The pain was so bad it crossed his mind to take Percocet again, so he told his family members to throw away the bottle.

Had the bottle been around, he would have been tempted, he said.

“It would’ve been so much easier if I would’ve had the bottle there and look at it and say – ‘I could take one more pill it’s not going to be a big deal, and then a second pill and a third pill,’” he said. “I’d much rather deal with the pain than the after affects. It took me a whole week to get off of that Percocet, a full seven days.”

For the first few days he was very tired, drowsy and slept a lot, he said. The third day and two days after, he felt like his skin was crawling from the inside out. The nausea set in for the next two days and on the last day, he was tired again.

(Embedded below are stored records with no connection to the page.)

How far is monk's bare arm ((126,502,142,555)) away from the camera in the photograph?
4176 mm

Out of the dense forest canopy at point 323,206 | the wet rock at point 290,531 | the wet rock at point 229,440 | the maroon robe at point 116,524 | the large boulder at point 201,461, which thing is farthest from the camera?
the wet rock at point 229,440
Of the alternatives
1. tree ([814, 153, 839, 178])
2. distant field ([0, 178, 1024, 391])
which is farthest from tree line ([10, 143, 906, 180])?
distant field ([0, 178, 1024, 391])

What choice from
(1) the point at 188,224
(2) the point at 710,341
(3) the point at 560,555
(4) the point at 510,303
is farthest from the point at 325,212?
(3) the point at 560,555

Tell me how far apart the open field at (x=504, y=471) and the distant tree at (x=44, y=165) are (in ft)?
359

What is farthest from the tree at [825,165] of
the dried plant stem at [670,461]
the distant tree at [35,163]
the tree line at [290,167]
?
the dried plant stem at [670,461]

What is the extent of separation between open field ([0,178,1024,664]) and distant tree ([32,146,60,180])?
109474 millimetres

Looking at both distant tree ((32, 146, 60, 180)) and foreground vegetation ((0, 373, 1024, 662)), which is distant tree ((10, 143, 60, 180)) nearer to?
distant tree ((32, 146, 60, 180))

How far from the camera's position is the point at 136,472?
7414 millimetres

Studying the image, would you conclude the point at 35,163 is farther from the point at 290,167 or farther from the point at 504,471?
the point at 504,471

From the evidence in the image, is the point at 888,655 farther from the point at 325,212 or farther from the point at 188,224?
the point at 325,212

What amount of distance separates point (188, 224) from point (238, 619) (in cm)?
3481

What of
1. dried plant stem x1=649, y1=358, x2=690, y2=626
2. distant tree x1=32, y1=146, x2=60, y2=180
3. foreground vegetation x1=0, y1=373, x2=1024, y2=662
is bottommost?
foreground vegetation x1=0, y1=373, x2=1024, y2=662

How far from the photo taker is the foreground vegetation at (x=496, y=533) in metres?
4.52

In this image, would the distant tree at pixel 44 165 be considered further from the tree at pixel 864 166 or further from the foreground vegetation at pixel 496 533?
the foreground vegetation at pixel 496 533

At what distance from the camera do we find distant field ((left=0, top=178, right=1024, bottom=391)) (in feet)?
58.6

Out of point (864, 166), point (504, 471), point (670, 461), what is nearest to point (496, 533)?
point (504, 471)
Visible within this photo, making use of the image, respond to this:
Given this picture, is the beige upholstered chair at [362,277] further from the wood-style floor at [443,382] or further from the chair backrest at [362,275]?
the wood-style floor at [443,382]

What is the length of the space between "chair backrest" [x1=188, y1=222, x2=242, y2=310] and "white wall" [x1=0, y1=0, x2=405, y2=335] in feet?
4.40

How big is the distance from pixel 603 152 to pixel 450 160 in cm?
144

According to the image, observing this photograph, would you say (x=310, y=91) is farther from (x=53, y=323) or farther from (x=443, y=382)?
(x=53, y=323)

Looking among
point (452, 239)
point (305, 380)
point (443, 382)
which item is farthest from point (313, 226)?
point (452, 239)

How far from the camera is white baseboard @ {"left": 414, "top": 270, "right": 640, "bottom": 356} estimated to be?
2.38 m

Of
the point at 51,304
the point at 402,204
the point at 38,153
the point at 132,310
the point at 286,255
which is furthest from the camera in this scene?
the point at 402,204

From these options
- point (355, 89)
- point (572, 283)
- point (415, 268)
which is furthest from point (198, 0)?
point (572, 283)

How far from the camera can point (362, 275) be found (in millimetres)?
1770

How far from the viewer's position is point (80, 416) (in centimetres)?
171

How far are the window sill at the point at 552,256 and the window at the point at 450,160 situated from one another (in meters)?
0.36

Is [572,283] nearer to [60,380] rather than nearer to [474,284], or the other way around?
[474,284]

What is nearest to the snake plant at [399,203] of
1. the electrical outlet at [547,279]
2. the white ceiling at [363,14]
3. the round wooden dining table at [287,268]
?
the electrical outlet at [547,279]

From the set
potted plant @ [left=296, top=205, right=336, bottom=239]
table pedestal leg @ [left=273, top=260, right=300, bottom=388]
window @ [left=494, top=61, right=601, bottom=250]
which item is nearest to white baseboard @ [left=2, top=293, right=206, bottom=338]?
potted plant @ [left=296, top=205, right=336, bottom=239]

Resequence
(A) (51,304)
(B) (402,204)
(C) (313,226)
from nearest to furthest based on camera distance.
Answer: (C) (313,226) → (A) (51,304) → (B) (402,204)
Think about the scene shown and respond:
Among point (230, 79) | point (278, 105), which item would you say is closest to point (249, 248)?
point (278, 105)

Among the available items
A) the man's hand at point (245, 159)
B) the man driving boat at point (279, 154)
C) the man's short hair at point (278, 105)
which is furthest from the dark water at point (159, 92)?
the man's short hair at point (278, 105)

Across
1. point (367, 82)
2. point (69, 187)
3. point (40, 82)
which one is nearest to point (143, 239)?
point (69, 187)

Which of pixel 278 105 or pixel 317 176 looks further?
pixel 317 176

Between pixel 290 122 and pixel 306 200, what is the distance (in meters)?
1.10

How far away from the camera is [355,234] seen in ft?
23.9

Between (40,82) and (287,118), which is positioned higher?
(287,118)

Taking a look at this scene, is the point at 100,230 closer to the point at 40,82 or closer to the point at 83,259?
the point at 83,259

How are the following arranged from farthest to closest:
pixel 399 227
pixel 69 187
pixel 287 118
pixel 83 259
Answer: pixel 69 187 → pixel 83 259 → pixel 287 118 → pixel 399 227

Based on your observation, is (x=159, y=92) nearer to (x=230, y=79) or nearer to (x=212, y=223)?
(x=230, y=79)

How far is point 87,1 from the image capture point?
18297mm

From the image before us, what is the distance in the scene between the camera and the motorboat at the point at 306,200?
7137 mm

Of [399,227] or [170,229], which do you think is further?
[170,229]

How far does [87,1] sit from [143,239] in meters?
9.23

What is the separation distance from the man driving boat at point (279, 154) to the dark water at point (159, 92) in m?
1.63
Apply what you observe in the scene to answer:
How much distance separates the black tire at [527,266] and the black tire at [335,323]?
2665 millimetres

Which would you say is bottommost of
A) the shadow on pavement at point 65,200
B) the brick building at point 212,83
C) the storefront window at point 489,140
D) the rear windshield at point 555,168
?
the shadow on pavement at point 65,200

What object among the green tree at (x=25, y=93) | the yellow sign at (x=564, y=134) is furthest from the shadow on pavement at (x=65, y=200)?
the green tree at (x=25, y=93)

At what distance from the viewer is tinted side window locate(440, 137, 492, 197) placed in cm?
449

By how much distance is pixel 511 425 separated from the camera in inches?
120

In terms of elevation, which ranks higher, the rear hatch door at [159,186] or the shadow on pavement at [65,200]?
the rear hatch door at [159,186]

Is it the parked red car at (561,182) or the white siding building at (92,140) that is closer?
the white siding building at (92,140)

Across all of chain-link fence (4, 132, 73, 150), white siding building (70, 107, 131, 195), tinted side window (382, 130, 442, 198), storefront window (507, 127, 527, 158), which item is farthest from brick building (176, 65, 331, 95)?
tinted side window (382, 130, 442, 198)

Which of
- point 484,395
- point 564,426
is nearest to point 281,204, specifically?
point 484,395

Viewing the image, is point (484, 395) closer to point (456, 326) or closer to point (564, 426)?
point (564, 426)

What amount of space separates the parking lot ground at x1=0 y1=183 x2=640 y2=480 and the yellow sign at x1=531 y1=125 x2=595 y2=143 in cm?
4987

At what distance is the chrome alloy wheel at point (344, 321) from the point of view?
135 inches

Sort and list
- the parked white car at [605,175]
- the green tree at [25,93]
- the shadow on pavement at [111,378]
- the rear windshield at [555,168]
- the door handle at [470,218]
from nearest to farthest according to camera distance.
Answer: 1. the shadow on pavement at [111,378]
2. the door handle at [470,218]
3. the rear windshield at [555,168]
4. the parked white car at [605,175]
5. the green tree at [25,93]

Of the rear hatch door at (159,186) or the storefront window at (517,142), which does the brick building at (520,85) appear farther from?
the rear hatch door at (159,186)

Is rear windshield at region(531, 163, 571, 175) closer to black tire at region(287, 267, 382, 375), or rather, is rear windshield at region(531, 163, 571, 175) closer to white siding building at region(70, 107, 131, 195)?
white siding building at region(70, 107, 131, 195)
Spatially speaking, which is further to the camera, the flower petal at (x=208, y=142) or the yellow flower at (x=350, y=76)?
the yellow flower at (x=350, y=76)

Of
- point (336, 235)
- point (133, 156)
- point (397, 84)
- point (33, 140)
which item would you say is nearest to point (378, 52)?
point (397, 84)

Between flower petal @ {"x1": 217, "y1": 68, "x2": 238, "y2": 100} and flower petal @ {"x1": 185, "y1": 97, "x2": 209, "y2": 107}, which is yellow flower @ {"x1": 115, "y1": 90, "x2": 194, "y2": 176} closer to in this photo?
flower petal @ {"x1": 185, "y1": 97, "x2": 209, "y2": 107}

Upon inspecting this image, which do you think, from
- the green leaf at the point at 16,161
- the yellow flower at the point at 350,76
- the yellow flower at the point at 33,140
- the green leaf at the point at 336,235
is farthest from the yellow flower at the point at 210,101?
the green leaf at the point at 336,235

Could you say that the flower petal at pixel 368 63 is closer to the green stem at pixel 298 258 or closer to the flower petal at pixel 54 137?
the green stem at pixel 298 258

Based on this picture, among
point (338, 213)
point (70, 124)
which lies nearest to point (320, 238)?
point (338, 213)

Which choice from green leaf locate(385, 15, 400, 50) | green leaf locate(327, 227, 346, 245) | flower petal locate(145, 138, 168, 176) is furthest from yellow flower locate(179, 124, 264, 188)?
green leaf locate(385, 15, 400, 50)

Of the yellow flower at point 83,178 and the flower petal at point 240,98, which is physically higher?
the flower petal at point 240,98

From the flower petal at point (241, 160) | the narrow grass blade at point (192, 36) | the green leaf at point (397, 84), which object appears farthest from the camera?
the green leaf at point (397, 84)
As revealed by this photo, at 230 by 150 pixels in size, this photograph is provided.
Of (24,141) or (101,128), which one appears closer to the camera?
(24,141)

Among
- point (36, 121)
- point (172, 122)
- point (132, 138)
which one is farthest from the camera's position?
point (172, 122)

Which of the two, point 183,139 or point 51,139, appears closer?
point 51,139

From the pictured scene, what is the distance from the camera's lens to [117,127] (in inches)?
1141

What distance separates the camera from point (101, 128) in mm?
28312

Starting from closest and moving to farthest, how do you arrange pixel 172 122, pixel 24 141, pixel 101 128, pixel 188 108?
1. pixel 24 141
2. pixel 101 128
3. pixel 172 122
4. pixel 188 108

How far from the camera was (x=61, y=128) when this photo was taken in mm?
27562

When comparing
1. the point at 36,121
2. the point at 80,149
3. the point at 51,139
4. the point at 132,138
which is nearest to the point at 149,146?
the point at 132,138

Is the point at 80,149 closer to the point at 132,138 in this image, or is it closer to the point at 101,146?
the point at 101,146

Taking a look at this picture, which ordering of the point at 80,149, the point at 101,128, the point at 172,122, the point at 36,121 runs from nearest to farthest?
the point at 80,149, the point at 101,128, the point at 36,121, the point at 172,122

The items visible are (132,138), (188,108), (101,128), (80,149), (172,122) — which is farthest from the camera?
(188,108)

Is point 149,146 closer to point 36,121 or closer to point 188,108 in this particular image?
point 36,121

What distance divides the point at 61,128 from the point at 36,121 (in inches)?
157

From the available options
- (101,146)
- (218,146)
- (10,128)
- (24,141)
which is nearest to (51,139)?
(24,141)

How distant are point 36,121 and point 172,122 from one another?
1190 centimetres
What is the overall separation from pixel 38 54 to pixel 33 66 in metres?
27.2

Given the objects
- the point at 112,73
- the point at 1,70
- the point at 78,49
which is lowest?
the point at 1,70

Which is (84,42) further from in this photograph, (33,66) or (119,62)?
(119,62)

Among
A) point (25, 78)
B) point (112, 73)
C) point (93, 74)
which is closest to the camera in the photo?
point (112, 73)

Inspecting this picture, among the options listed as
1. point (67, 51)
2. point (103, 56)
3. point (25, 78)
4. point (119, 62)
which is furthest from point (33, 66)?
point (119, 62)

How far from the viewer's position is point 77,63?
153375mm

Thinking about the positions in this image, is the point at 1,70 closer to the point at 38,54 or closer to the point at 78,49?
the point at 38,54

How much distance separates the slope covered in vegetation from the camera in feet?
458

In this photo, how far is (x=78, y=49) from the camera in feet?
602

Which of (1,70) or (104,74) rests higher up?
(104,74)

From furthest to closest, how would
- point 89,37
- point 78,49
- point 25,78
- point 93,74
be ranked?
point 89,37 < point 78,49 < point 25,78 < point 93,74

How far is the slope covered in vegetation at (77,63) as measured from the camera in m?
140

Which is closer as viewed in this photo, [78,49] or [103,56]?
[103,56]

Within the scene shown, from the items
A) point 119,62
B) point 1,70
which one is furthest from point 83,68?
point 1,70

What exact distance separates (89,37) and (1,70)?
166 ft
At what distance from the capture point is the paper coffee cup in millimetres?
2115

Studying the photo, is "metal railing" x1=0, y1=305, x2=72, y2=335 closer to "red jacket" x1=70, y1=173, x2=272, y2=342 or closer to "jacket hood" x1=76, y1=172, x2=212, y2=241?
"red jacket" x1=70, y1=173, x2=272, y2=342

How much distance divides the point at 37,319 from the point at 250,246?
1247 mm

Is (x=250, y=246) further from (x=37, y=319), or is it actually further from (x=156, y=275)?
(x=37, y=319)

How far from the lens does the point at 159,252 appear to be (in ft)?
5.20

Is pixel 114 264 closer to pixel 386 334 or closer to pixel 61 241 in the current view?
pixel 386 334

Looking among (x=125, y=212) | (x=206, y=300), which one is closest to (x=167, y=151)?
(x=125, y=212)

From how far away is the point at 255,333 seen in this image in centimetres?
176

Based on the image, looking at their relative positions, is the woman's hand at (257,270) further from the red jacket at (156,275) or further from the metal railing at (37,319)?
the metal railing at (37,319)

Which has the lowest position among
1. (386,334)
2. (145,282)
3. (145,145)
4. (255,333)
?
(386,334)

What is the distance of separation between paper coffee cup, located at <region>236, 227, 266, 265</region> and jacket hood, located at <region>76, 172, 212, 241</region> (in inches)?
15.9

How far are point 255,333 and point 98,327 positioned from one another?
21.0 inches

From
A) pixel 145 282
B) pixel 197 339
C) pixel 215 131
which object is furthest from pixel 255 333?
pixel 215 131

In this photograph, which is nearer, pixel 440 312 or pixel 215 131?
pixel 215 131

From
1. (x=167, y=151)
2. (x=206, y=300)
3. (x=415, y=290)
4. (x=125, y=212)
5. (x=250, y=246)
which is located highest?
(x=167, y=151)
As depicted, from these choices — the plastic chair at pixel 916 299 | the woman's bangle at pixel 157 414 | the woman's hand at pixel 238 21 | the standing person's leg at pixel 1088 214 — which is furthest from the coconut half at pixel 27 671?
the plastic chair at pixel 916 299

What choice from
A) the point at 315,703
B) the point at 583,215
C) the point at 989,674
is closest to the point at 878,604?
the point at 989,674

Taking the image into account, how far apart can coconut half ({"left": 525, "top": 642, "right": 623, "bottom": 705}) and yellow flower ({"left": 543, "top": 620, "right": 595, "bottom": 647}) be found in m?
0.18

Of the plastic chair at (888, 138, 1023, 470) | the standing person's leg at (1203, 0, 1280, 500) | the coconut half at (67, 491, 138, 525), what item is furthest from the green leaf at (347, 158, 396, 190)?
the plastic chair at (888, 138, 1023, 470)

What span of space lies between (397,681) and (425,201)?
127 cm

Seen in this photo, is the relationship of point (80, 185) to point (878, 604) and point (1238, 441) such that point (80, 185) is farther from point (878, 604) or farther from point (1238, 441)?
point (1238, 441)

“By that time I think the drug got out of my system enough where I thought I could handle it,” he said. “That was seven days of hell.”

Kids nowadays do not realize the consequences of getting hooked on prescription pills such as Adderall, he said. Kids do not have the capacity to think long-term consequences.

“They think it’s okay, they don’t realize the consequences. Some of the doctors – they prescribe these things like candy and they don’t think about what it’s causing that person to go through – all they’re doing is dealing with the pain,” he said.

It is so easy for doctors to misdiagnose patients, he said.

“Kids lie just to get the drug because they know what it’s worth and they know they can get high off it,” he said. “I think prescription drugs are certainly a big issue in this country, we have to deal with that problem. And how do you deal with that problem when most of congress is bought by big pharmaceutical companies?”

Dealing with a family member who struggles with addiction comes with strategies, he said.

“[Help] As best they could – with any junky that is coming off it – you just have to be with them and talk with them,” he said.

Giving up is not an option when it comes to family members or friends struggling with an addiction, he said.

“Don’t give up – keep talking to them, keep talking to other people, keep trying to get them in counseling and try different combinations of drugs and therapy – some combination will work if you have enough time. We just ran out of time,” he said.

Personally, within the family, they tried everything to help.

“We did everything that we could and ultimately it comes down to the person – they have to want to change. We can sit and talk to him all day, which we have. We can counsel him, we can put him in different therapy groups, but until they recognize they have to change there’s only so much we can do,” he said.